Cose da fare >>
- a) Rispondi a queste domande sull'articolo di calcio, una per riga:
(i) Dove si è svolto l'allenamento dopo il quale il cronista parla con Spinosi?
(ii) In quale paese si giocano le prime partite ufficiali della Coppa Fifa 1974?
(iii) Che cosa c'è di più impressionante nell'Ajax, secondo l'articolo?
- b) Scrivi il seguito dell'articolo di calcio, a partire dall'ultima frase riportata.

Brano estratto >>
- - - - -
1972 Ottobre 7 Abbasso i pigri

1972 Ottobre 7 – Abbasso i pigri

L’altro giorno, dopo l’allenamento di Varese, un cronista fa a Spinosi: “Ma lei ha giocato quasi
sempre in avanti, a destra”.

Risponde Spinosi, con fiatone: “Eh si, oggi ho fatto più l’ala che il terzino. Quanto ho corso!”.

Cronista: “E’ un modulo studiato anche per gli incontri ufficiali?”.

Spinosi: “No, no. In partita io non mi muovo dall’uomo. Mi becco l’ala di punta e via”.

Siamo in Lussemburgo, foyer dell’europeismo, per le prime pedate ufficiali della Coppa Fifa 1974 e
forse non è cambiato ancora granchè nel calcio italiano. La cosa più impressionante dell’ Ajax non
sono né Cruyff né Keizer, ma i terzini, lo stopper, il mediano. Non ci sono parassiti, “per carità, io
avanti? No, ho soltanto scherzato, non succederà mai più”, ci sono invece atleti che tengono fisico e
mentalità capaci di ridurre la tattica a molla piuttosto che a gabbia.
- - - - -
Dati mostrati >>
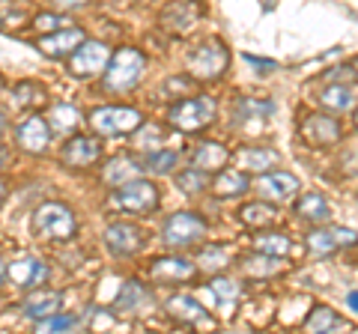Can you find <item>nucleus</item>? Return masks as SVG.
- - - - -
I risultati >>
- a)
(i) A Varese.
(ii) In Lussemburgo.
(iii) I terzini, lo stopper e il mediano.

- b)
Non a caso, l’allenatore dell’Ajax è il danubiano Kovacs, della tradizione che nobilitò generazioni
di calciatori italiani dei due dopoguerra.

Se non importiamo assi (quelli che secondo Omar Sivori furono, per vent’anni, il succo del
campionato), almeno dovremmo importare le esperienze più constatate, come l’allenamento più
severo, gli schemi più disinvolti, la selezione atletica. Stamattina in pullman, mentre ci recavamo
allo stadio, uno dei nostri giovani trainer, Corsini, osserva: “ In serie A arrivano giocatori più maturi
che, da anni e anni, hanno sentito dire che è meglio risparmiarsi durante la settimana per dare il
massimo alla domenica! Con questa mentalità, è difficile per noi aumentare la preparazione”.

Ma se non lo aumenteremo e se non faremo lo sciacquo del cervello a ragazzotti come Spinozi, a
Monaco ’74 non otteremo nemmeno la metà di quanto un teologico catenaccio ottenne in Messico.
Nel ’70 il catenaccio era la nostra algebra quotidiana e in essa concentravamo tutta l’esperienza dei
giocatori. Nati per impedire il gol. Almeno in quello erano campioni. Tanto più redditizi quanto più
detestati dal pubblico di tutto il mondo.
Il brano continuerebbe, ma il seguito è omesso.